Hyper-nutrient enrichment exposes the lakes/reservoirs to eutrophication. This study explored the state of nutrients in the SDR, Iran. Findings highlighted a state of the HNE in the SDR. Nutrient concentrations measured during the sampling periods in the SDR were higher than those reported in other reservoirs around the world. Our observations showed phosphorus was a liming factor in warm months due to the severe decline of inflows to the reservoir from the upstream watershed. During cold months, the co–deficiency of phosphorus and nitrogen was observed in the SDR. Given the HNE state in the reservoir, we investigated other possible controlling factors in the SDR. We found the long WRT in the SDR could act as the main driver of eutrophication. Extensive agriculture developments as the primary nonpoint nutrient source, untreated wastewater inputs and nutrient-rich fish farming effluents contribute to the HNE in SDR. These drivers as well as the long WRT (induced by inappropriate operations undertaken to supply more water) have caused the hypereutrophic state of the reservoir, although it was impounded in 2006. Given time consuming and expensive management practices for reducing nutrients in the watershed, changes in the SDR operation are suggested to somewhat recover its hypereutrophic state in the short-term. However, controlling nutrients from the watershed should be undertaken in the long-term restoration of the SDR since it is the fundamental cause of the hypereutrophic state in the reservoir. Moreover, even if the nutrients are flushed out of the reservoir by modulating WRT, it would still create issues in the downstream receiving waters.

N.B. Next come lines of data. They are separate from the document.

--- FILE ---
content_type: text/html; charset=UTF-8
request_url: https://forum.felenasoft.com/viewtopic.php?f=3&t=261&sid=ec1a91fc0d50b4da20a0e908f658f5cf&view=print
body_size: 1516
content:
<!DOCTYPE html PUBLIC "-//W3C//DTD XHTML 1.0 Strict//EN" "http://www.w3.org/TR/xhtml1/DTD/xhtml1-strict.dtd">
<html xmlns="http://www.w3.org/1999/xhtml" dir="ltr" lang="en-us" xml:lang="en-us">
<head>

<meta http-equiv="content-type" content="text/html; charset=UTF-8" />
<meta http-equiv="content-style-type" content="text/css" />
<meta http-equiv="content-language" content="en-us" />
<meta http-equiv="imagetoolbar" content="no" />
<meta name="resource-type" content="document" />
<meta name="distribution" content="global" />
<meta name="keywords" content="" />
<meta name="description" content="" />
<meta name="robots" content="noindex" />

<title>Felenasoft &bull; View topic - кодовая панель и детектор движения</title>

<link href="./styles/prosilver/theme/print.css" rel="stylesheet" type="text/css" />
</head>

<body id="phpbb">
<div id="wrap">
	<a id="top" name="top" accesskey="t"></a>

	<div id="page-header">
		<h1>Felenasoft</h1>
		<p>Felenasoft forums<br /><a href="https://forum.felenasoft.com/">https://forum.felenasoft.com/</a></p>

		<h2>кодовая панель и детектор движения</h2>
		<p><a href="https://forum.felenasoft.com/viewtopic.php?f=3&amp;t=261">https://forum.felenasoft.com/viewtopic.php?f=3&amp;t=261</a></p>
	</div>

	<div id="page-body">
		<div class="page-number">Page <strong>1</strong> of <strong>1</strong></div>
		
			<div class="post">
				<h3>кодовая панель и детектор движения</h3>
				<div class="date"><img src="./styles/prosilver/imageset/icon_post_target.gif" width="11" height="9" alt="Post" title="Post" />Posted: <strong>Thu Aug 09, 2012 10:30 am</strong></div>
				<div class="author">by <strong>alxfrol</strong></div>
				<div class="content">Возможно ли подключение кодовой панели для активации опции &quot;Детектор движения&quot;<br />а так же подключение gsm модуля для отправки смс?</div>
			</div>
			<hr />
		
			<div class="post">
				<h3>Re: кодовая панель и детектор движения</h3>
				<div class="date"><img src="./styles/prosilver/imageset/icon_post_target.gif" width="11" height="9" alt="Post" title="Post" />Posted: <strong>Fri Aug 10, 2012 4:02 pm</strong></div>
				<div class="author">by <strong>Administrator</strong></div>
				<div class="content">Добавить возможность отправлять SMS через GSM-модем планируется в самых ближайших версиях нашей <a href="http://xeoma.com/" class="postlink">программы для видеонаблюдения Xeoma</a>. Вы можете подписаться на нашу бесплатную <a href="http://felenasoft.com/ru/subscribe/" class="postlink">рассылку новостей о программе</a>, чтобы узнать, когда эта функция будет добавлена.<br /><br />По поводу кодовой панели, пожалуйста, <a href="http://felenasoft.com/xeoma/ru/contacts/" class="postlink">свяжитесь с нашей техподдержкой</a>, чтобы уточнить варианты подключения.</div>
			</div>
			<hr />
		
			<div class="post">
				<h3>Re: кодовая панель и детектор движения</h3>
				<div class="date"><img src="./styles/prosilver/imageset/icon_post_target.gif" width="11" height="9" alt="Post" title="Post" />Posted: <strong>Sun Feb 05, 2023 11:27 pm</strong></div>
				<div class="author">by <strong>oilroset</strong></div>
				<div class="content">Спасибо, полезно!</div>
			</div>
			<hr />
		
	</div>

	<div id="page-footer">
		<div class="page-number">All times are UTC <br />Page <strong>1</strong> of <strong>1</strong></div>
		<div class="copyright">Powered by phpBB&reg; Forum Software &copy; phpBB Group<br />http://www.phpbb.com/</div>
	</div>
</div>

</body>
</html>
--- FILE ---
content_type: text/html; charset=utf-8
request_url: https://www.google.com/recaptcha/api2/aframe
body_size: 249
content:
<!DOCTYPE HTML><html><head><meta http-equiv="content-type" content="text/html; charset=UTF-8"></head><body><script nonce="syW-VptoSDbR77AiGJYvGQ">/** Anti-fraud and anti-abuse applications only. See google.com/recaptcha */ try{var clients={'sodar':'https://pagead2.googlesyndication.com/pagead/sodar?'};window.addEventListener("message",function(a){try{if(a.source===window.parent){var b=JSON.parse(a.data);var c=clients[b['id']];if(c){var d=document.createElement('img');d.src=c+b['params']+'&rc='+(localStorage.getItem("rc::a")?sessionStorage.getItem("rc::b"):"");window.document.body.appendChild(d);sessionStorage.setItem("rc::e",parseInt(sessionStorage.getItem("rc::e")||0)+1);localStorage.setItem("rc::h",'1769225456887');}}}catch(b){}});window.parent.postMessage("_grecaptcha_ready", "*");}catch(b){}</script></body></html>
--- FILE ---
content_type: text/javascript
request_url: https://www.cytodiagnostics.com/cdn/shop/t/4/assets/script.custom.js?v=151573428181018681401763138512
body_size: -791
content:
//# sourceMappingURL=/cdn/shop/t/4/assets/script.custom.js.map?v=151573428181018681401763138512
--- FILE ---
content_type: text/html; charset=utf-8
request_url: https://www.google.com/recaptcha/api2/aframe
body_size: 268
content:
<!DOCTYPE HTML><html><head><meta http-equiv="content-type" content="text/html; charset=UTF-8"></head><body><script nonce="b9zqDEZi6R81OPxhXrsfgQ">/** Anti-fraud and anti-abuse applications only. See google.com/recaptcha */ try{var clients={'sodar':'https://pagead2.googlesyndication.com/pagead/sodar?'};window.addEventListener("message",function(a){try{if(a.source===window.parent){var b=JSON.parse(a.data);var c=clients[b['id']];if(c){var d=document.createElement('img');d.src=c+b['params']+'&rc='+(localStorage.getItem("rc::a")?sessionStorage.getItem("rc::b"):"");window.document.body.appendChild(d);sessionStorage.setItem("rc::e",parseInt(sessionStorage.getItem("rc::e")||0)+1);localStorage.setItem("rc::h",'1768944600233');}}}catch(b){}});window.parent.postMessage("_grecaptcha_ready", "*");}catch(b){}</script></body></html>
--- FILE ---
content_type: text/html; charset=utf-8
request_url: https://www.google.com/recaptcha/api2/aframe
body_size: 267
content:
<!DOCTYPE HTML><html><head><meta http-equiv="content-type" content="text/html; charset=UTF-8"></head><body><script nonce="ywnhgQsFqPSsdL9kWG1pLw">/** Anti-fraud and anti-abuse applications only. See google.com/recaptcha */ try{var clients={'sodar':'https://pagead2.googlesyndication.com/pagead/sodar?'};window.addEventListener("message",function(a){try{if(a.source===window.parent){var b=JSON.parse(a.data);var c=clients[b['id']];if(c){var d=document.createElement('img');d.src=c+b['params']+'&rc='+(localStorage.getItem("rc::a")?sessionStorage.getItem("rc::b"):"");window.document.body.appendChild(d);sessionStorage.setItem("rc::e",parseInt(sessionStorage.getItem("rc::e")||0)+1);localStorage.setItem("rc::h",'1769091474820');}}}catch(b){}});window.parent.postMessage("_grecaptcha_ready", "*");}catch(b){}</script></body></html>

The findings from this study were based on the nutrient data in the SDR. No chlorophyll-a data, as the main indicator of eutrophication, was available to further verify the results on the trophic state and limiting factors. Thus, we suggest further investigation using chlorophyll-a data to clarify the causes of the alarming trophic state observed in the reservoir.